Convergent evolution of RFX transcription factors and ciliary genes predated the origin of metazoans

Abstract

Background: Intraflagellar transport (IFT) genes, which are critical for the development and function of cilia and flagella in metazoans, are tightly regulated by the Regulatory Factor X (RFX) transcription factors (TFs). However, how and when their evolutionary relationship was established remains unknown.

Results: We have identified evidence suggesting that RFX TFs and IFT genes evolved independently and their evolution converged before the first appearance of metazoans. Both ciliary genes and RFX TFs exist in all metazoans as well as some unicellular eukaryotes. However, while RFX TFs and IFT genes are found simultaneously in all sequenced metazoan genomes, RFX TFs do not co-exist with IFT genes in most pre-metazoans and thus do not regulate them in these organisms. For example, neither the budding yeast nor the fission yeast possesses cilia although both have well-defined RFX TFs. Conversely, most unicellular eukaryotes, including the green alga Chlamydomonas reinhardtii, have typical cilia and well conserved IFT genes but lack RFX TFs. Outside of metazoans, RFX TFs and IFT genes co-exist only in choanoflagellates including M. brevicollis, and only one fungus Allomyces macrogynus of the 51 sequenced fungus genomes. M. brevicollis has two putative RFX genes and a full complement of ciliary genes.

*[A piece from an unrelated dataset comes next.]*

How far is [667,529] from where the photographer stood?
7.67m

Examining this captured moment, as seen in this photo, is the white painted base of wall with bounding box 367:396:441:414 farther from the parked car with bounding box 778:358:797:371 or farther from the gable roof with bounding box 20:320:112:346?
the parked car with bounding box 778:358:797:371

Conclusions: The evolution of RFX TFs and IFT genes were independent in pre-metazoans. We propose that their convergence in evolution, or the acquired transcriptional regulation of IFT genes by RFX TFs, played a pivotal role in the establishment of metazoan.

Figure 1

The conservation of RFX TFs and ciliary IFT components in selected species. These species were selected to provide a wide sampling of the "tree of life". The phylogenetic relationship between each species was derived from the "Tree of Life Web Project" [44]. Species indicated with "*" have ciliated cells based on published evidence. The 'RFX #' column shows the number of putative RFX TFs identified in this project or reported previously. The grey scale table shows the sequence conservation of individual ciliary components in each species. Darker shade represents higher sequence similarity and conservation. The numbers in each box indicate the percent identity revealed by the alignments between IFT genes and their corresponding human orthologs.

Figure 2

DBDs of RFX TFs are highly conserved. Representative DBDs from humans (hRFX1-7), C. elegans (DAF-19), D. melanogaster (dRFX), S. serevisiae (sRFX1), and M. brevicollis (Mbre_cRFX1 and Mbre_cRFX2). DBDs from different species show high similarity at the peptide level. Nine residues of DBD that directly contact DNA (indicated by arrows) are essentially identical for all RFX TFs.

Figure 3

Predicted protein domains of RFX TFs in representative species. The defining domain of all RFX TFs--DBD--is shown in red. Other domains including the activation domain (green), the B domain (purple), C domain (blue), and D domain (orange) are not present in all RFX TFs. In the left column, Y stands for the budding yeast S. cerevisiae, M for Monosiga brevicollis, C for C. elegans, and D for D. melanogaster.

Figure 4

Sequence alignment between M. brevicollis Mbre_cRFX1 and Human RFX1-3 with all functional domains highlighted. Amino acid residues are color coded with darker color representing higher conservation. Putative functional domains are encircled and labeled.

Figure 5

The phylogenetic tree of all RFX DBDs found in this study. Each distinct group of RFX is labeled. Labels for each putative RFX refer to records in Additional file 1. The colored branches indicate three major groups of RFX TFs: RFX1-3 in red, RFX4-6 in green, and RFX5-7 in blue. The fish RFX8 TFs cluster with the RFX1-3 group, while the fish RFX9 TFs cluster with the RFX5-7 group. All nematodes are grouped together (labeled DAF-19) with the RFX1-3 group. Some insects RFX TFs (labeled as dRFX) group with RFX1-3, while others (labeled dRFX1) with RFX5-7. M. brevicollis (cRFX1 and cRFX2) are shown in open squares (□). Drosophila dRFX2 [14] is shown in the tree but it is not found in the sequenced D. melanogaster genome nor any sequenced Drosophila genome. It is likely located in the heterochromatic region (William Gelbart, personal communication). The phylogenetic tree was inferred using the Neighbor-Joining method [45]. Phylogenetic analysis was performed using MEGA4 [46].

Figure 6

RFX TF-mediated transcription and the origin of metazoans. The common ancestor of metazoans, choanoflagellates, and fungi was likely a ciliated unicellular eukaryote with a single RFX TF. Over the course of evolution, some fungi lost RFX TFs while preserving cilia, some lost cilia but kept RFX, and some lost both. Only a few fungi kept both cilia and RFX. The last common ancestor (LCA) of Monosiga and metazoans preserved both cilia and RFX.